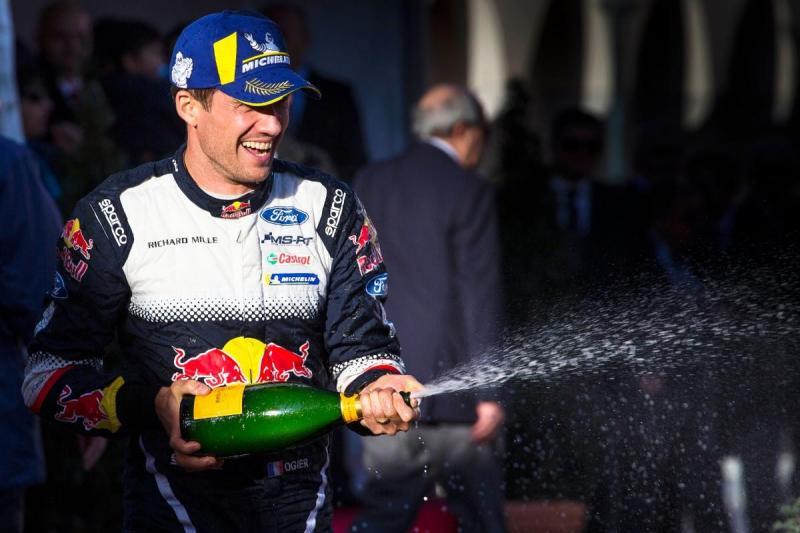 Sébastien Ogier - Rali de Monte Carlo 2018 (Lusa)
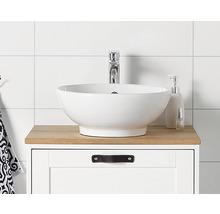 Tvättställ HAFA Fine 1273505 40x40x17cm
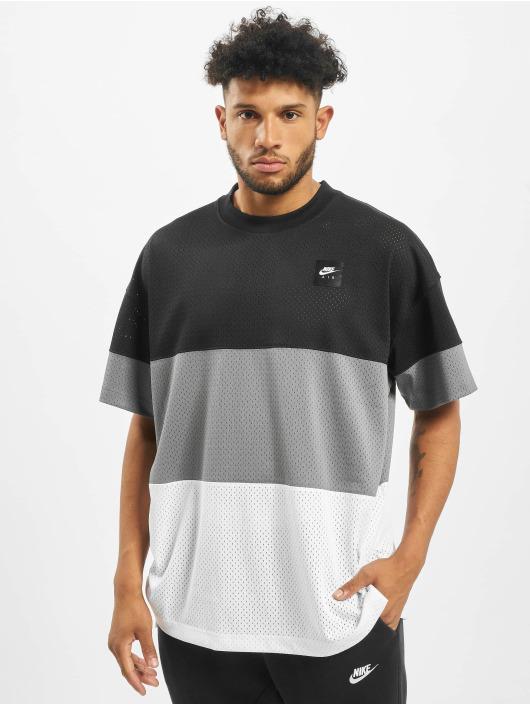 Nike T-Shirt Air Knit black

-.-.-

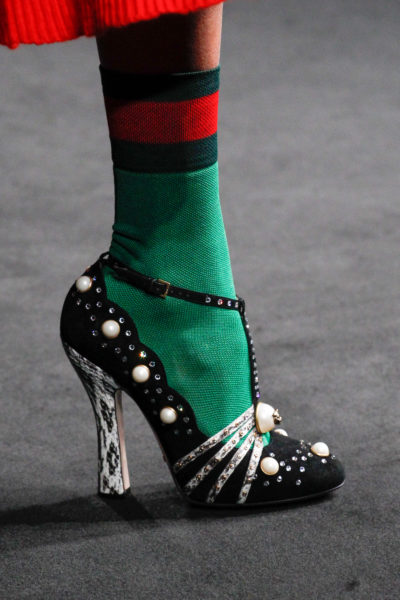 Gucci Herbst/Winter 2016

-.-.-

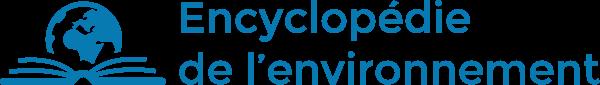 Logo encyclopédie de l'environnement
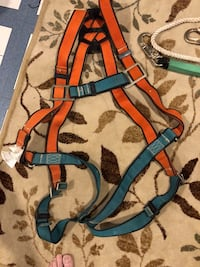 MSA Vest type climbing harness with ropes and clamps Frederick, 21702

-.-.-

→ WORK INSTRUCTION: What is wanted is an exact copy of the lines above from the one containing "Sébastien Ogier - Rali" through the one containing "Nike T-Shirt Air Knit black", with no pictures in it.

→ PROBLEM SOLUTION:
 Sébastien Ogier - Rali de Monte Carlo 2018 (Lusa)
 Tvättställ HAFA Fine 1273505 40x40x17cm
 Nike T-Shirt Air Knit black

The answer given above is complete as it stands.